Given information:
---------------
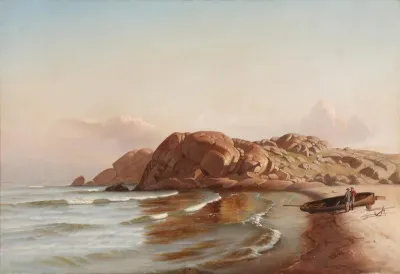 A rocky coast with fishermen.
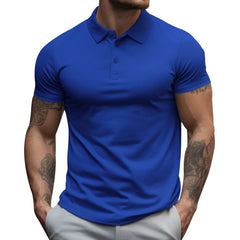 Polo De Color Liso Con Cuello Extragrande Para Hombre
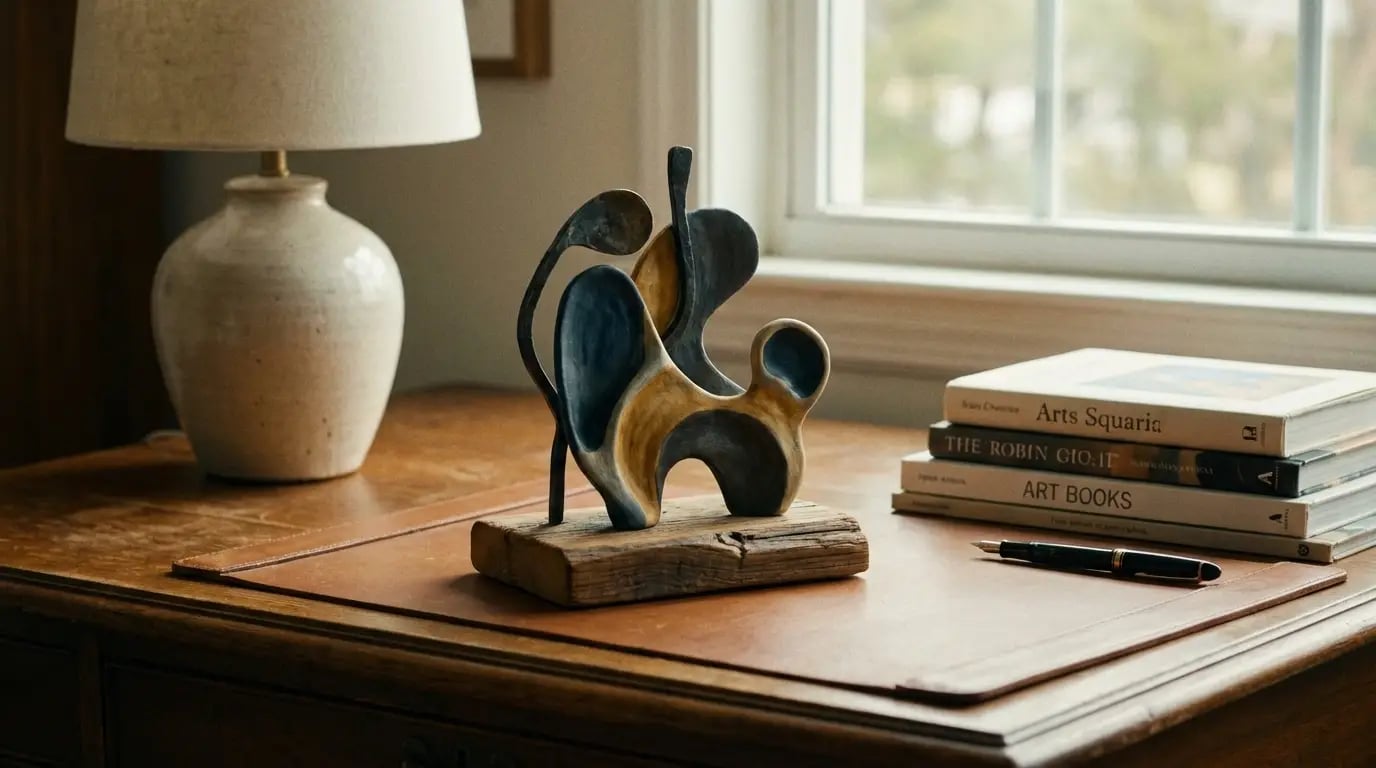 Small Office, Big Impact - Abstract art on small desk visual guide for Small Office, Big Impact: Abstract Art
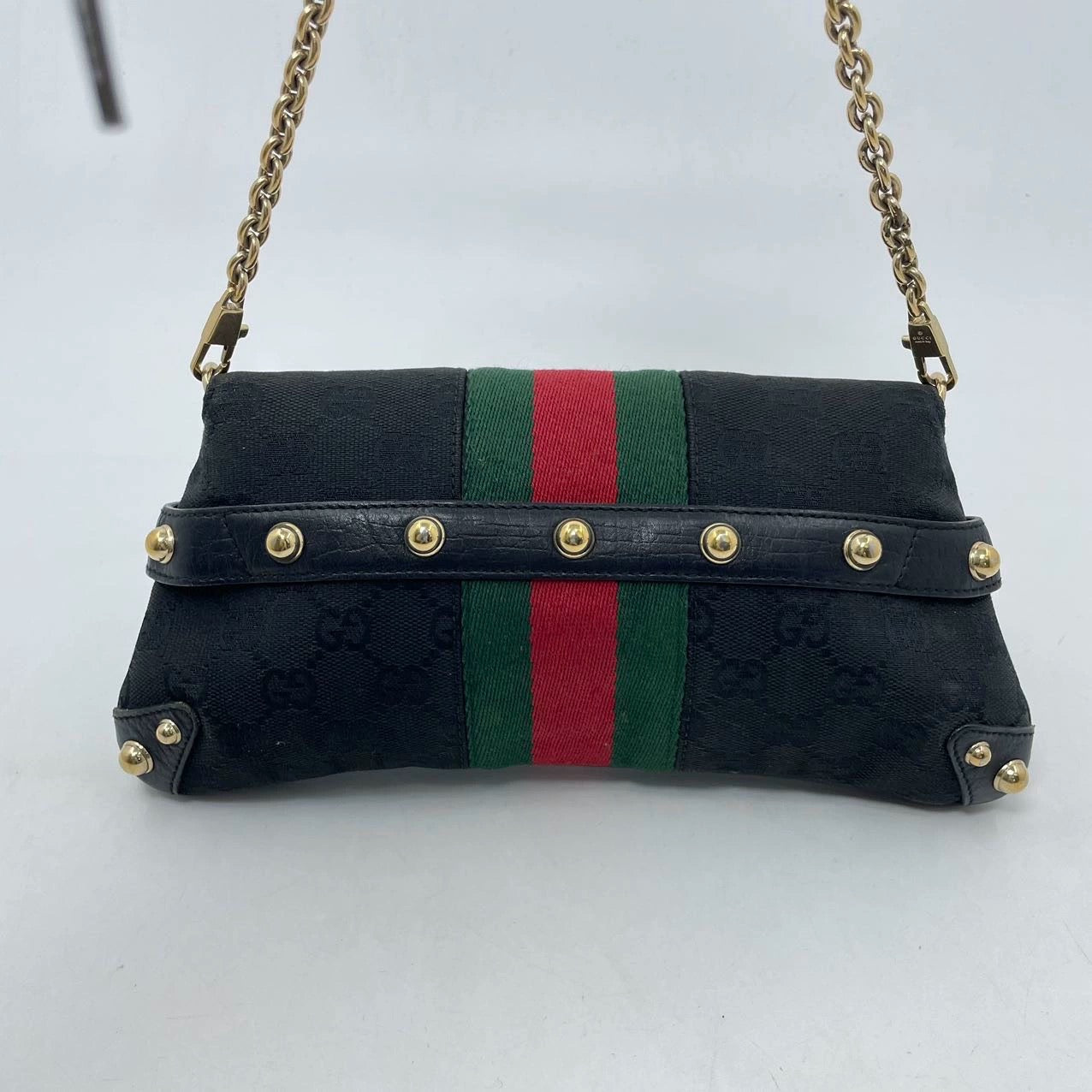 Gucci Horsebit Cloth Iconic Strip Monogram Black Chain Handbag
---------------
Work to be completed: Please leave the images out and retype the rest of the material exactly.

Written response:
 A rocky coast with fishermen.
 Polo De Color Liso Con Cuello Extragrande Para Hombre
 Small Office, Big Impact - Abstract art on small desk visual guide for Small Office, Big Impact: Abstract Art
 Gucci Horsebit Cloth Iconic Strip Monogram Black Chain Handbag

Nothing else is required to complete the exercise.